Not to rob you of the detail, the new law was actually put into effect as far back as December 29th, 2017, when the Chairman of the Kien Giang People’s Committee issued Decision No. 2931/QB-UBND, which finally gave the sea, island and border areas near Nam Du official tourism status.
As a direct result, now when you arrive at the island’s main port of Bai Chet, free from the hassle of requiring any kind of permit, there’s one of those large red signs with an all-capped yellow font to greet you. It reads, ‘Khu Du Lich Quan Dao Nam Du’, which means ‘Nam Du Tourist Destination’- clear recognition of the fundamental shift in the island’s status.
For the record, included in the decision is the nearby Lai Son Island, where ferries will drop you off on the way to Nam Du, as well as the Hai Tac islands, which literally means ‘pirate’.
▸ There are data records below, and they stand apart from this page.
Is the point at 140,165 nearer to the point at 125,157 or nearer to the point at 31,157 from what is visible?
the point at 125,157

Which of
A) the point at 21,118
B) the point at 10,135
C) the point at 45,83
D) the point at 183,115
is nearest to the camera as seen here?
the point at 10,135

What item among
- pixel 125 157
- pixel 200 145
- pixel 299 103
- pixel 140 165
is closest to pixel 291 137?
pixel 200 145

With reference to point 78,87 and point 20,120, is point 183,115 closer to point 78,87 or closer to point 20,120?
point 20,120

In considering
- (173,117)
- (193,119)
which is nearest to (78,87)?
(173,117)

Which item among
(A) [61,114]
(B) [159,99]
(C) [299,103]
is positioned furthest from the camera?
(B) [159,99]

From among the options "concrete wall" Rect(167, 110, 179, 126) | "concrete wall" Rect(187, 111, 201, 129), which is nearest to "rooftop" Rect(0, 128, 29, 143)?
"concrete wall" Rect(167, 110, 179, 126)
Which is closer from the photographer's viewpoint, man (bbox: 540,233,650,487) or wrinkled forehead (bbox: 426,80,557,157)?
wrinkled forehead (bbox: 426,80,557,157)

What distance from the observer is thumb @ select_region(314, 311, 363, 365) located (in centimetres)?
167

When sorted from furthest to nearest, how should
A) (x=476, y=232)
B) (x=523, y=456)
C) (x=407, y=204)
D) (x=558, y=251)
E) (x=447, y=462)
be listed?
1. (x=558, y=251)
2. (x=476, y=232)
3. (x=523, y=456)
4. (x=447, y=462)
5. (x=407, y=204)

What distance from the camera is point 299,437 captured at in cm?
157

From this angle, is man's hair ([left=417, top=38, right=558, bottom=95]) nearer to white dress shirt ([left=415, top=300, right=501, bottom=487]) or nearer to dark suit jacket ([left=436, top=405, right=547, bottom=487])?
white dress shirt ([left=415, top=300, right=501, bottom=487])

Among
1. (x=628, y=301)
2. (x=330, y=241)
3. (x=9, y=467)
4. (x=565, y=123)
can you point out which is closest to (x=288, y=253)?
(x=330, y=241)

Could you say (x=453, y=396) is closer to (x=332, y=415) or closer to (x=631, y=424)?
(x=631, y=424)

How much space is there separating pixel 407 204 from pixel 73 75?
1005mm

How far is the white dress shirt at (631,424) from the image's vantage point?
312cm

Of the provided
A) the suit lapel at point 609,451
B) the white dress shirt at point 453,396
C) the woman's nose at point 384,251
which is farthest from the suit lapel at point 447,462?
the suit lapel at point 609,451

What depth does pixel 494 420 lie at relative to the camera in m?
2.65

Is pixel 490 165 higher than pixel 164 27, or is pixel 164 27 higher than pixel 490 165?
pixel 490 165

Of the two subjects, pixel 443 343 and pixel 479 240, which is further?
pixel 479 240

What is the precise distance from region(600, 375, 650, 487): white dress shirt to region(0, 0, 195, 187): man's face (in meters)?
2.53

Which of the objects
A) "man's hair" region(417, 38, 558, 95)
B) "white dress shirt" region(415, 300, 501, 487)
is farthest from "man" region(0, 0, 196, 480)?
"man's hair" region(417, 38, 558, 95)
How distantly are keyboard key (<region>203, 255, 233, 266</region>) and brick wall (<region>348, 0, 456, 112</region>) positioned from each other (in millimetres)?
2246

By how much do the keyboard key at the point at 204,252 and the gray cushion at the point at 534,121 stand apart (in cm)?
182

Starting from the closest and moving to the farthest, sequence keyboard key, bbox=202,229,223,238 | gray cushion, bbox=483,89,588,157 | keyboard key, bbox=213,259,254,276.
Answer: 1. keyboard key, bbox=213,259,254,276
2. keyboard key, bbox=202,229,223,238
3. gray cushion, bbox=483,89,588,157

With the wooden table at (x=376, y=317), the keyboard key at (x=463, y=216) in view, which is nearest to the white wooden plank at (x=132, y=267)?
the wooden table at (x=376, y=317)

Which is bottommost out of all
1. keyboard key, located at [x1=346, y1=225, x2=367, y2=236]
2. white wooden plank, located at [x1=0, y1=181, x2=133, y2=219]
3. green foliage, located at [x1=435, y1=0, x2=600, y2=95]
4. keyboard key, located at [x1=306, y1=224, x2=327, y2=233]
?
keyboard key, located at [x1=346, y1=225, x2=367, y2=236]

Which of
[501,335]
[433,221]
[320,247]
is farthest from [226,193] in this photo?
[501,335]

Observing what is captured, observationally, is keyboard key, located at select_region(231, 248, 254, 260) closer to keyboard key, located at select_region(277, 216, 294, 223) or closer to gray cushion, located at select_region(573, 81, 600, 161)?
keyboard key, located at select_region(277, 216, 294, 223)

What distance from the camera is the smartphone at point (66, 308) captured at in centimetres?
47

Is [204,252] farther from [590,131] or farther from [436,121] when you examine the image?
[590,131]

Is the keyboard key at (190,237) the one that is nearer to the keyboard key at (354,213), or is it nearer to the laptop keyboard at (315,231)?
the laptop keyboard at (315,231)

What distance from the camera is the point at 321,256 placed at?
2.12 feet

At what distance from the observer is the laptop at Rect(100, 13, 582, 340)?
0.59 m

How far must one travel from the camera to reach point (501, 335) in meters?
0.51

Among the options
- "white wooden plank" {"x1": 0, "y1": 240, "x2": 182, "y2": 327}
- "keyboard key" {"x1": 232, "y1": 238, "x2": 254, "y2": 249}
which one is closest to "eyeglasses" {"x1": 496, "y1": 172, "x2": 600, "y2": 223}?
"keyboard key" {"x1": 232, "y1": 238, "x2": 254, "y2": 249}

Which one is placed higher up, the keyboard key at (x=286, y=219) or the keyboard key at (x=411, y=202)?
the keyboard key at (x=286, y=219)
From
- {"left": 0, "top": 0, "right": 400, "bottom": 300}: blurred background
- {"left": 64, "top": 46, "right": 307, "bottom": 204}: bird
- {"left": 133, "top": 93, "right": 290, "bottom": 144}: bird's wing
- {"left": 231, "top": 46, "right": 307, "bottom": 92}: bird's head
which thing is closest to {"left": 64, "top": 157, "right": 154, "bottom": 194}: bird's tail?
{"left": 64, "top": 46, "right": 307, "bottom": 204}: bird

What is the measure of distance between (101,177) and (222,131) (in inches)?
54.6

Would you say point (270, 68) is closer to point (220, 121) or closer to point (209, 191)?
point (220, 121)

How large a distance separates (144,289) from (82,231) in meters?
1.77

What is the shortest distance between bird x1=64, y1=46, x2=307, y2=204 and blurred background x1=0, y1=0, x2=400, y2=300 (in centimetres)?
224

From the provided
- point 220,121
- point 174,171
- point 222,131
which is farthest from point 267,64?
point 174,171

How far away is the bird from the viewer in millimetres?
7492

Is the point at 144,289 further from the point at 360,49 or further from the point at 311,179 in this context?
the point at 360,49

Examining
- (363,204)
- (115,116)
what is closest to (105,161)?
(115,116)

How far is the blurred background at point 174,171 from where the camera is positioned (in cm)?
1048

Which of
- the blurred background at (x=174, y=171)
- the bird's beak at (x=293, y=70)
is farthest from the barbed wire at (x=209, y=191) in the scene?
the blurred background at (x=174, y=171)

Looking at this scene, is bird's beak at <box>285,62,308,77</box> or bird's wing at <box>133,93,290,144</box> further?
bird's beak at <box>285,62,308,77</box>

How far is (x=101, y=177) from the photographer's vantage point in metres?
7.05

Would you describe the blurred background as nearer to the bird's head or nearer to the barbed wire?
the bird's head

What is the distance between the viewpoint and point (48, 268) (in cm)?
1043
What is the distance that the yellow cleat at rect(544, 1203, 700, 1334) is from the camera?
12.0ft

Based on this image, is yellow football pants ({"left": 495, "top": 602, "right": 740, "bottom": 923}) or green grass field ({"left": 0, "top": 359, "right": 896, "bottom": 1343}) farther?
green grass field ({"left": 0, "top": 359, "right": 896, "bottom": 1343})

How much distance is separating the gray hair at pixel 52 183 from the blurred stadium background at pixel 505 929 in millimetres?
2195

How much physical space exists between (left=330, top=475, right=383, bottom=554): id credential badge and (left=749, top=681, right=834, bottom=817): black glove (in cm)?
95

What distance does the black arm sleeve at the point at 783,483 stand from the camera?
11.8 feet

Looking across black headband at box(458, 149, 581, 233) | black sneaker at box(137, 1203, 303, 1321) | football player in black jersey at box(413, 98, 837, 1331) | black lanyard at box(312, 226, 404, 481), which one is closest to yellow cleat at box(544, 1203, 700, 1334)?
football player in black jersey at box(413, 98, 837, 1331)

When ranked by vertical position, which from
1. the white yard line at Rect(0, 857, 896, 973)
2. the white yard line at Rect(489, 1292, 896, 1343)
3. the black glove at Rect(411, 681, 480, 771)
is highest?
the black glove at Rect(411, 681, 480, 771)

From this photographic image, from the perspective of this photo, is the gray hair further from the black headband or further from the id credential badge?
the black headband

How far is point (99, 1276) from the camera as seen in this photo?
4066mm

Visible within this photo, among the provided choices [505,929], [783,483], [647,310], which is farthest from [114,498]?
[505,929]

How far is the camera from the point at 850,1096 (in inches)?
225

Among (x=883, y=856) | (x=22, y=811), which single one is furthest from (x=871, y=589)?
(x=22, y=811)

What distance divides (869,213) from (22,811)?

All of them offer idyllic beach landscapes, amazing sunsets, fresh seafood and plenty of opportunities to do very little. What they do not have yet is anywhere near the required level of infrastructure to develop the kind of tourism now very evident on Phu Quoc.
The overall result is a step back in time for foreigners used to a certain level of luxury, but do not let this trick you into thinking you will be alone; the restriction has never applied to the Vietnamese.
Under the new conditions, big budget resorts may only be a matter of time, and for those with an eye for opportunity, it may be an amber light.
At the very least, it seems the authorities are ready to listen to suggestions, including to those of the locals I spoke to, who had welcomed their newfound tourism status with open arms.
Either way, whether you’re a ‘ground-floor’ investor or just looking for a few magical days away, I present to you again the Nam Du Archipelago; a location previously described by the original, unnamed writer as ‘the most beautiful islands in Vietnam you can’t visit.’ Now you definitely can.